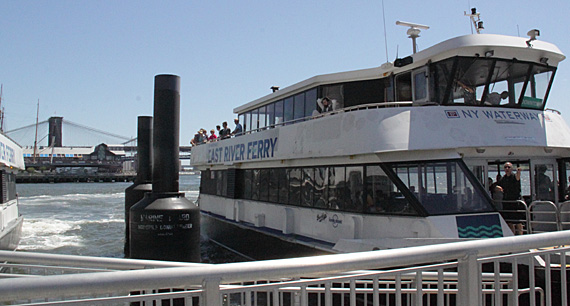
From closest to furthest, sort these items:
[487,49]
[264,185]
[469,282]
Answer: [469,282] → [487,49] → [264,185]

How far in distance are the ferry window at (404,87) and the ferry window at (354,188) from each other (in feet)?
6.10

============

** Given problem **
Leave out the pictures and copy every record above exactly.

** Correct output **
From closest to furthest, sort these items:
[487,49]
[264,185]
[469,282]
Answer: [469,282] → [487,49] → [264,185]

How far in distance are the ferry window at (404,87) and the ferry window at (354,188) from each other (in feet)?
6.10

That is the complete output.